Re: [EXTERNAL] Re: Add non-blocking version of PQcancel

From: Tom Lane <tgl(at)sss(dot)pgh(dot)pa(dot)us>
To: Alexander Lakhin <exclusion(at)gmail(dot)com>
Cc: Alvaro Herrera <alvherre(at)alvh(dot)no-ip(dot)org>, Jelte Fennema-Nio <postgres(at)jeltef(dot)nl>, Noah Misch <noah(at)leadboat(dot)com>, Jacob Champion <jacob(dot)champion(at)enterprisedb(dot)com>, Denis Laxalde <denis(dot)laxalde(at)dalibo(dot)com>, vignesh C <vignesh21(at)gmail(dot)com>, Thomas Munro <thomas(dot)munro(at)gmail(dot)com>, Greg Stark <stark(at)mit(dot)edu>, "Gregory Stark (as CFM)" <stark(dot)cfm(at)gmail(dot)com>, Jelte Fennema <Jelte(dot)Fennema(at)microsoft(dot)com>, Daniel Gustafsson <daniel(at)yesql(dot)se>, Peter Eisentraut <peter(at)eisentraut(dot)org>, Andres Freund <andres(at)anarazel(dot)de>, Justin Pryzby <pryzby(at)telsasoft(dot)com>, Robert Haas <robertmhaas(at)gmail(dot)com>, pgsql-hackers(at)lists(dot)postgresql(dot)org, Etsuro Fujita <etsuro(dot)fujita(at)gmail(dot)com>
Subject: Re: [EXTERNAL] Re: Add non-blocking version of PQcancel
Date: 2024-08-30 19:21:25
Message-ID: 578934.1725045685@sss.pgh.pa.us
Views: Raw Message | Whole Thread | Download mbox | Resend email
Thread:
Lists: pgsql-hackers

Alexander Lakhin <exclusion(at)gmail(dot)com> writes:
> Let me show you another related anomaly, which drongo kindly discovered
> recently: [1]. That test failed with:
> SELECT dblink_cancel_query('dtest1');
> - dblink_cancel_query
> ----------------------
> - OK
> + dblink_cancel_query
> +--------------------------
> + cancel request timed out
> (1 row)

While we're piling on, has anyone noticed that *non* Windows buildfarm
animals are also failing this test pretty frequently?

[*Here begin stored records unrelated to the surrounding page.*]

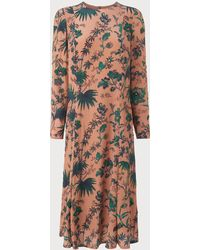 L.K.Bennett - Noah Pink Print Dress - Lyst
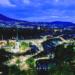 Berne Night Rise - HDR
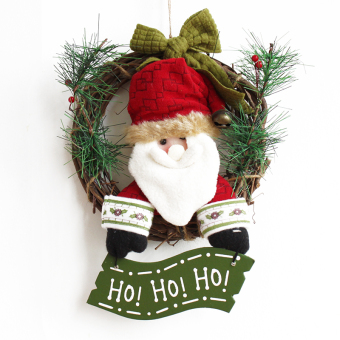 Nuo Qi 30cm plush Christmas rattan ring doll Christmas wreath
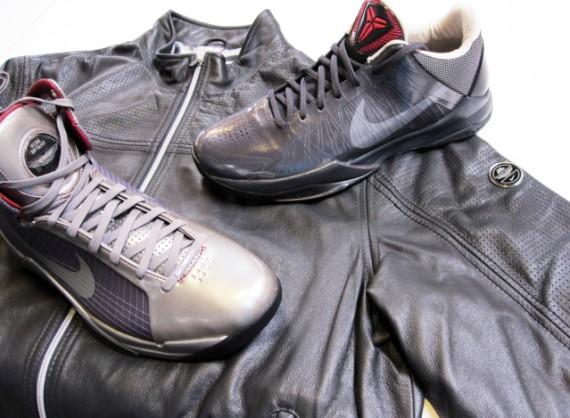Aston Martin x Kobe Bryant x Nike BB10 Jacket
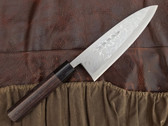 Kitaoka Deba Fish Knife 165mm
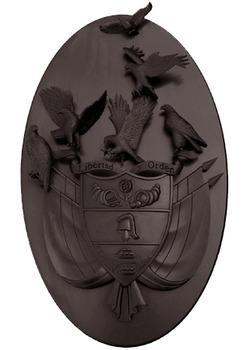 20111217033741-escudo-aguilas-web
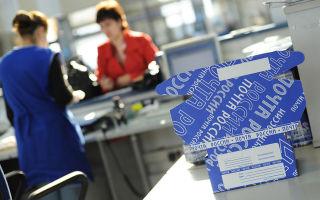 Уведомление о втором гражданстве рф в 2020 году — госуслуги, мфц, почту, как заполнить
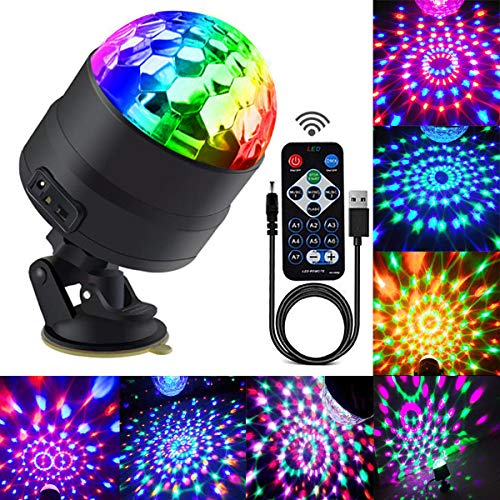 Disco Ball Party Lights Portable Rotating Lights Sound Activated LED Strobe Light 7 Color with Remote and USB plug in for Car Home Room Parties Kids Birthday Dance Wedding Show (RGBP 7 mode)]()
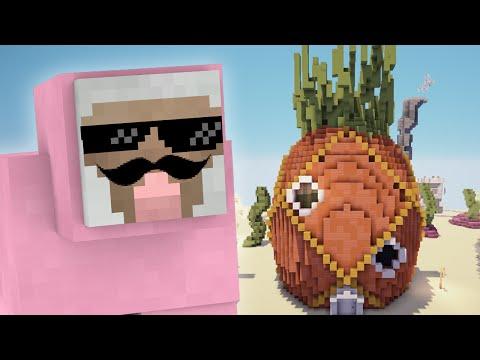 PINK SHEEP MEETS SPONGEBOB SQUAREPANTS!!   Minecraft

The most recent
occurrence is at [1], and it looks like this:

diff -U3 /home/bf/bf-build/mylodon/HEAD/pgsql/contrib/postgres_fdw/expected/query_cancel.out /home/bf/bf-build/mylodon/HEAD/pgsql.build/testrun/postgres_fdw/regress/results/query_cancel.out
--- /home/bf/bf-build/mylodon/HEAD/pgsql/contrib/postgres_fdw/expected/query_cancel.out 2024-07-22 11:09:50.638133878 +0000
+++ /home/bf/bf-build/mylodon/HEAD/pgsql.build/testrun/postgres_fdw/regress/results/query_cancel.out 2024-08-30 06:28:01.971083945 +0000
@@ -17,4 +17,5 @@
SET LOCAL statement_timeout = '10ms';
select count(*) from ft1 CROSS JOIN ft2 CROSS JOIN ft4 CROSS JOIN ft5; -- this takes very long
ERROR: canceling statement due to statement timeout
+WARNING: could not get result of cancel request due to timeout
COMMIT;

I trawled the buildfarm database for other occurrences of "could not
get result of cancel request" since this test went in. I found 34
of them (see attachment), and none that weren't the timeout flavor.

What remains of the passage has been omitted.